Urgent: Sophos XG 18.0.3 MR-3 , RED60 loses connectivity / NO DHCP

have you already only resaved the RED config and the VLANs on the RED?

This bug is hitting us from time to time. Then resaving the config sometimes helps.

Last week we had massive DHCP failures that had been resolved by deleting and re-adding a radom DHCP server object. So maybe your reds1 DHCP server. Also some kind of bug.

good luck with the support. It's catastrophic at the moment, and Sophos knows it.

Thanks,

i deleted the RED60 from my XG 17.5.14 MR-14, bricked the Device (no WAN connection).
Next i added the RED60 to my XG and did a USB Deployment, this was OK.

But i think Sophos f*cked up their RED Devices.

I get this in the red.log

Done
Sun Dec 13 19:41:21 2020 REDD ERROR: server: Can not do SSL handshake on Socket accept from '94.31.97.198': SSL accept attempt failed because of handshake problems
Sun Dec 13 19:42:23 2020 REDD ERROR: server: Can not do SSL handshake on Socket accept from '94.31.97.198': SSL accept attempt failed because of handshake problems
Sun Dec 13 19:42:24 2020 REDD INFO: server: New connection from 94.31.97.198 with ID R600019JQ412345 (cipher ECDHE-RSA-AES256-GCM-SHA384), rev1

I am going to setup a pfsense Box or OpenWrt Box these days and keep the RED60 offline.

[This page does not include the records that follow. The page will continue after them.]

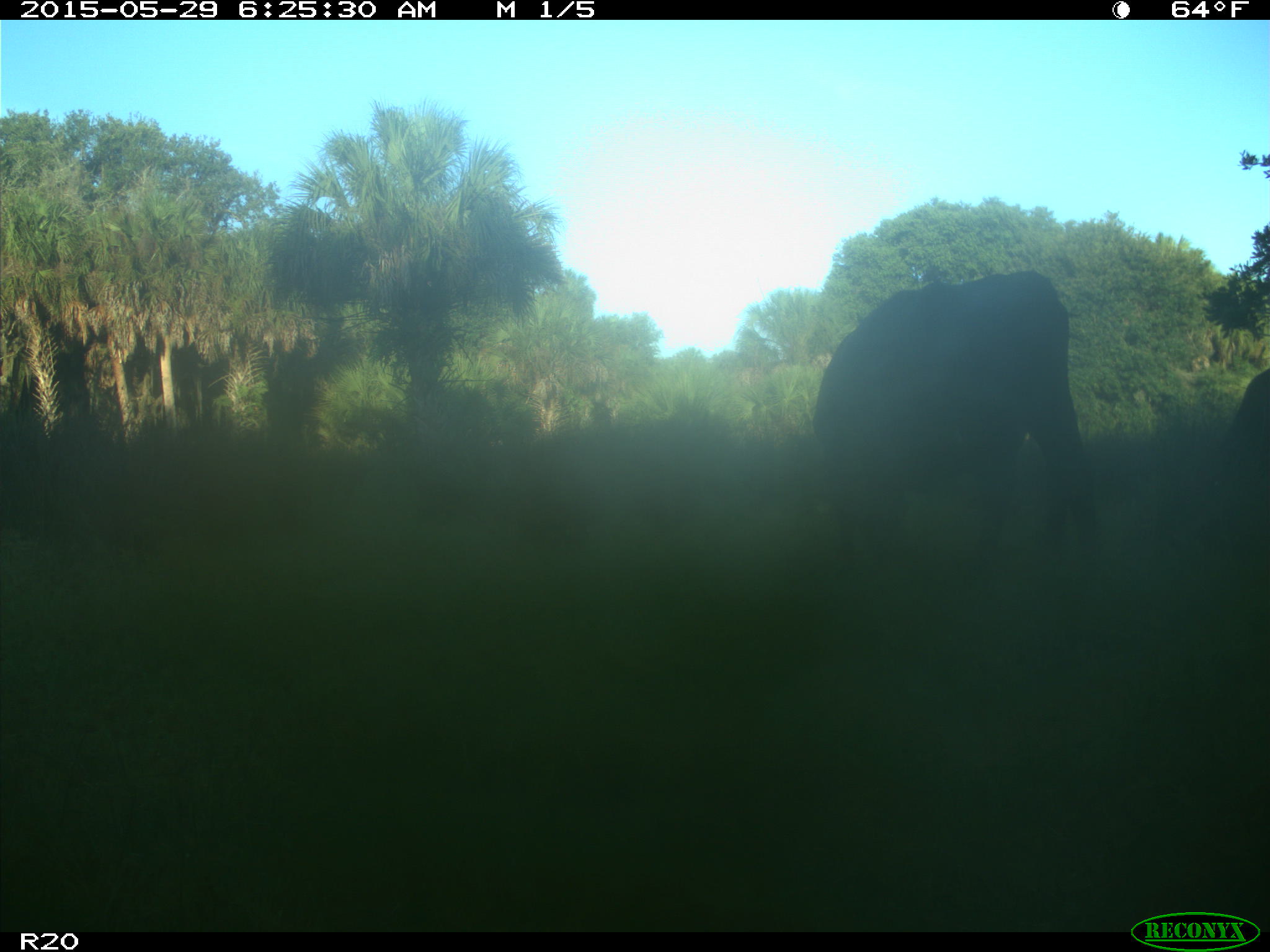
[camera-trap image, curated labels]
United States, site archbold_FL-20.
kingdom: Animalia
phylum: Chordata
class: Mammalia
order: Artiodactyla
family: Bovidae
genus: Bos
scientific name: Bos taurus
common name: domestic cow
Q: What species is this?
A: Bos taurus (domestic cow).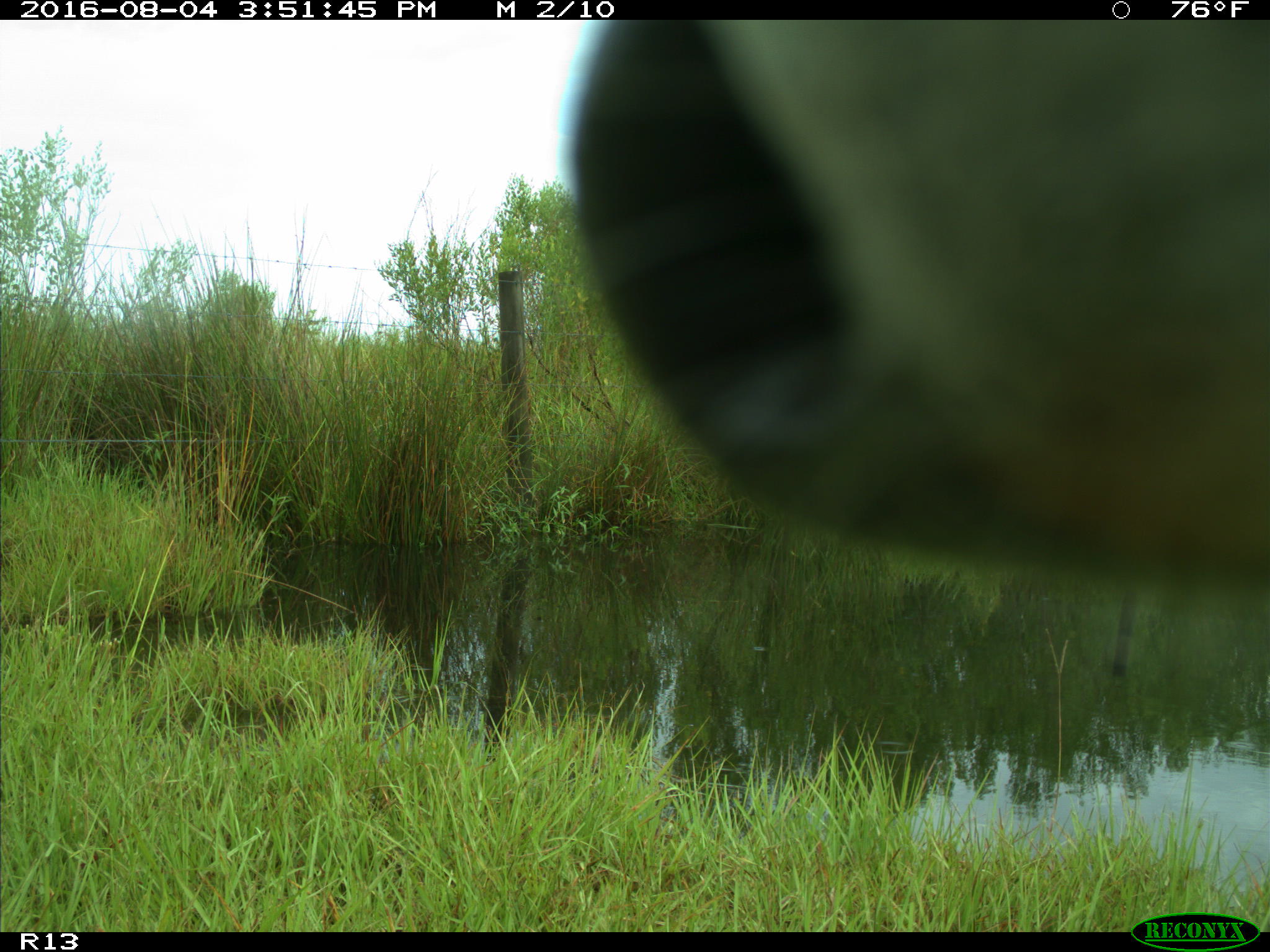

Maybe their support will be available to fix this thing...

Hi,

i had a remote session yesterday. It looks like the ARP Cache is failing for DHCP.
Sophos verfied this problem yesterday for about 2 1/2h without any success

I'm glad I have just seen this, we have exactly the same setup XG 17.5.14 MR-14 , RED60 , have been advised to delete it and set up again ! same error in the red logs. 

maybe there is a fix in here . . . . MR-15

XG Firewall v17.5 MR15 Released - Release Notes & News - XG Firewall - Sophos Community

Hi,

i have the RED60 now behind a VDSL Router for about a week and haven´t had any problems at all.

I think the problem in the Brach Office is/was the public exposed RED60 to the internet.
I had connected the RED60 to a static public IP and configured the RED.

After a few weeks this failed on a friday and with a reboot all was fine for a couple of hours/minutes.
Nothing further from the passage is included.